Virtually no cash down and plenty of upside

Hummingbird licensed HBMD-002 to Percheron on very favourable terms. The Australian company is on the hook for up to US$287 in milestone payments, plus royalties on net sales. They’ll be payable once everyone knows this drug has legs. But the upfront was a mere US$3m. So, why should investors come and look at Percheron again only six months after the failure of Avicursen? We see several reasons.

Firstly, HMBD-002 is a well-crafted programme likely to move into mid-stage clinical development shortly.

Secondly, it represents a way for investors interested in cancer immunotherapy to invest in an emerging but well understood target.

Thirdly, the team under James Garner has the drug development skills to move it forward.

But, perhaps most compelling, you can virtually get Percheron Therapeutics stock for free – this stock has dropped to cash backing, and there remains $9m to fund the next stage. James Garner likes this opportunity so much he’s been an on-market buyer of stock lately.

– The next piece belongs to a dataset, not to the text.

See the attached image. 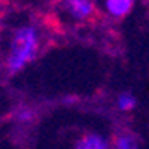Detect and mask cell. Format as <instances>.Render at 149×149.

Sure, drug development is risky, but not a one-in-a-million shot. One 2010 study from Tufts University in Boston, which hosts a Center for the Study of Drug Development, found that the clinical approval success rate in America over the previous 15 years for pharma companies where the company had originated the compound was 32% for large molecules. Since this drug is through Phase 2, an investor’s chances here are better than one in three. And that’s if they stick around for the entire journey.

We see potential for a re-rate just back to the kind of pricing a mid-stage cancer immunotherapy drug programme would attract, which is perhaps $20-50m more than the effective zero now afforded by Percheron Therapeutics stock. We believe it’s worth looking at!